#### QUOTED PASSAGE
Python binding for pgvecto.rs
Project description
PGVecto.rs support for Python
PGVecto.rs Python library, supports Django, SQLAlchemy, and Psycopg 3.
Vector | Sparse Vector | Half-Precision Vector | Binary Vector | |
---|---|---|---|---|
SQLAlchemy | ✅Insert | ✅Insert | ✅Insert | ✅Insert |
Psycopg3 | ✅Insert ✅Copy | ✅Insert ✅Copy | ✅Insert ✅Copy | ✅Insert ✅Copy |
Django | ✅Insert | ✅Insert | ✅Insert | ✅Insert |
Usage
Install from PyPI:
pip install pgvecto_rs
And use it with your database library:
Or as a standalone SDK:
Requirements
To initialize a pgvecto.rs instance, you can run our official image by Quick start:
You can get the latest tags from the Release page. For example, it might be:
docker run \
--name pgvecto-rs-demo \
-e POSTGRES_PASSWORD=mysecretpassword \
-p 5432:5432 \
-d tensorchord/pgvecto-rs:pg16-v0.3.0
SQLAlchemy
Install dependencies:
pip install "pgvecto_rs[sqlalchemy]"
Initialize a connection
from sqlalchemy import create_engine
from sqlalchemy.orm import Session
URL = "postgresql://postgres:mysecretpassword@localhost:5432/postgres"
engine = create_engine(URL)
with Session(engine) as session:
pass
Enable the extension
from sqlalchemy import text
session.execute(text('CREATE EXTENSION IF NOT EXISTS vectors'))
Create a model
from pgvecto_rs.sqlalchemy import Vector
class Item(Base):
embedding = mapped_column(Vector(3))
All supported types are shown in this table
Native types | Types for SQLAlchemy | Correspond to pgvector-python |
---|---|---|
vector | VECTOR | VECTOR |
svector | SVECTOR | SPARSEVEC |
vecf16 | VECF16 | HALFVEC |
bvector | BVECTOR | BIT |
Insert a vector
from sqlalchemy import insert
stmt = insert(Item).values(embedding=[1, 2, 3])
session.execute(stmt)
session.commit()
Add an approximate index
from sqlalchemy import Index
from pgvecto_rs.types import IndexOption, Hnsw, Ivf
index = Index(
"emb_idx_1",
Item.embedding,
postgresql_using="vectors",
postgresql_with={
"options": f"$${IndexOption(index=Ivf(), threads=1).dumps()}$$"
},
postgresql_ops={"embedding": "vector_l2_ops"},
)
# or
index = Index(
"emb_idx_2",
Item.embedding,
postgresql_using="vectors",
postgresql_with={
"options": f"$${IndexOption(index=Hnsw()).dumps()}$$"
},
postgresql_ops={"embedding": "vector_l2_ops"},
)
# Apply changes
index.create(session.bind)

(Stored dataset items)
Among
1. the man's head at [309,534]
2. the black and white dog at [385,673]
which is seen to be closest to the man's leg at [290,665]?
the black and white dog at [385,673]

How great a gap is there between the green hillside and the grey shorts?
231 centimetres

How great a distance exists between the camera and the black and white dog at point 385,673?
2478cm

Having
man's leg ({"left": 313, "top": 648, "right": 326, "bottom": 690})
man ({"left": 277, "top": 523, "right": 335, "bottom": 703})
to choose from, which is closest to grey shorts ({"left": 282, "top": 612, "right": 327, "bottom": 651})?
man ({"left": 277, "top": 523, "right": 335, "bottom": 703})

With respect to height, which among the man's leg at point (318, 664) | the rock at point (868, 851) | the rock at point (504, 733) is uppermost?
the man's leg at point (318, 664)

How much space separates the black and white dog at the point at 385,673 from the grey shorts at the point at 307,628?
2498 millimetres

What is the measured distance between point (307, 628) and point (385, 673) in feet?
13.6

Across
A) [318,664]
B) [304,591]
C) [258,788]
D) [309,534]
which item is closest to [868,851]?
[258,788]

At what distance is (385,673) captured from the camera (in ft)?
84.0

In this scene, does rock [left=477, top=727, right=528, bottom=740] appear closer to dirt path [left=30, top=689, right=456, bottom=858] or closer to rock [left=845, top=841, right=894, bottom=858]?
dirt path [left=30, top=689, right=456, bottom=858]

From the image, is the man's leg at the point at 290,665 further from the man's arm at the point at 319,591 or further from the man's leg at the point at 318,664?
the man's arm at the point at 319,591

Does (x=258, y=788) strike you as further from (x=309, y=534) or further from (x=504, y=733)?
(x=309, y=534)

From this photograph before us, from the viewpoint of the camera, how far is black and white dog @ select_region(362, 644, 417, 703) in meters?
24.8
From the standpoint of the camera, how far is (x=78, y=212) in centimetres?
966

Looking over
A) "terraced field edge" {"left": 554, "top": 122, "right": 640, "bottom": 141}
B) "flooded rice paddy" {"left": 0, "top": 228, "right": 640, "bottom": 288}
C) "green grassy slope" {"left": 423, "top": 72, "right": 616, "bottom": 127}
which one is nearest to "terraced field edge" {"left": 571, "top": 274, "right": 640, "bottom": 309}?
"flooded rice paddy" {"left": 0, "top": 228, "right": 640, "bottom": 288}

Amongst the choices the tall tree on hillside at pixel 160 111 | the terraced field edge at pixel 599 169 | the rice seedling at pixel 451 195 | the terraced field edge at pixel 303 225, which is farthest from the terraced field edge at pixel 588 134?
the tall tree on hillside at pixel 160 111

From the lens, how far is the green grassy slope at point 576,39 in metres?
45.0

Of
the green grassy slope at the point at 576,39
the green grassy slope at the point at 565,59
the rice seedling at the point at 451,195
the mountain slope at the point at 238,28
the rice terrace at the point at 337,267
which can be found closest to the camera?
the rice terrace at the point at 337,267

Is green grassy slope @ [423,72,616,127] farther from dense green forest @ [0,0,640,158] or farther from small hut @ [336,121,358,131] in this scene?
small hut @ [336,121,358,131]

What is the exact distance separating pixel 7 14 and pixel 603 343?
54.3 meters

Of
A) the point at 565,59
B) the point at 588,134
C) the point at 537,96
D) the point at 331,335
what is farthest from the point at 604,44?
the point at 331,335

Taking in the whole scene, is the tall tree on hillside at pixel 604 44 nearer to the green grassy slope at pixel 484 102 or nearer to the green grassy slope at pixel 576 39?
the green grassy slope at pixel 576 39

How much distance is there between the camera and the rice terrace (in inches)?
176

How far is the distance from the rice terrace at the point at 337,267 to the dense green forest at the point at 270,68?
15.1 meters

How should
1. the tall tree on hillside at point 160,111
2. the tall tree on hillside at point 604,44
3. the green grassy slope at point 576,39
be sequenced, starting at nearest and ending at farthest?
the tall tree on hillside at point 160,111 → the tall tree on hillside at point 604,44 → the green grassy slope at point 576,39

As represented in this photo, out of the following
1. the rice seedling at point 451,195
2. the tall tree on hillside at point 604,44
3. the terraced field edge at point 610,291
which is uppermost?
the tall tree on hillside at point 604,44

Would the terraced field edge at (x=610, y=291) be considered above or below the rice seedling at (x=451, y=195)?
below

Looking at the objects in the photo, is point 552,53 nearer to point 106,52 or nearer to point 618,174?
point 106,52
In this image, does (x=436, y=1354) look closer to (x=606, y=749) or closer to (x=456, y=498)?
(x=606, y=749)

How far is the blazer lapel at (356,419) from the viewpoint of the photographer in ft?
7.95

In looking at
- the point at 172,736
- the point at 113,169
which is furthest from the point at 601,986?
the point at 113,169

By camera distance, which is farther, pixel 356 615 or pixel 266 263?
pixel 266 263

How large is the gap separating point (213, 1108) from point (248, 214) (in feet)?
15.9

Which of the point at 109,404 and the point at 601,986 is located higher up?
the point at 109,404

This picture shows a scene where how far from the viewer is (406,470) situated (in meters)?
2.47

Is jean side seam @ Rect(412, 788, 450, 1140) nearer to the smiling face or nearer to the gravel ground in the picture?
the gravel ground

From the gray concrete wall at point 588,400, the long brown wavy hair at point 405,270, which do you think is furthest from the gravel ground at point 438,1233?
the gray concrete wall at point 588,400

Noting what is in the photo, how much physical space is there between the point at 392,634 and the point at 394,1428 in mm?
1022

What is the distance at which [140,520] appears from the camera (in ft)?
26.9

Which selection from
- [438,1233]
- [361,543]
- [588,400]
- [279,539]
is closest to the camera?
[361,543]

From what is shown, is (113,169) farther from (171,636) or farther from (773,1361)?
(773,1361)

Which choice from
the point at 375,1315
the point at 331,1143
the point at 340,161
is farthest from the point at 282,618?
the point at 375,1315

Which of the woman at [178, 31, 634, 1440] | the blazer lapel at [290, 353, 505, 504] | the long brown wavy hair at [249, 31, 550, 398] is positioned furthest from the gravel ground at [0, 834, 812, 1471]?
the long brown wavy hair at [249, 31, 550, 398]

#### STATED GOAL
Return the part of the pgvecto.rs page that begins at the words "Initialize a connection" and stops after "NOT EXISTS vectors'))". This data has no connection to the pgvecto.rs page.

#### RIGHT ANSWER
Initialize a connection
from sqlalchemy import create_engine
from sqlalchemy.orm import Session
URL = "postgresql://postgres:mysecretpassword@localhost:5432/postgres"
engine = create_engine(URL)
with Session(engine) as session:
pass
Enable the extension
from sqlalchemy import text
session.execute(text('CREATE EXTENSION IF NOT EXISTS vectors'))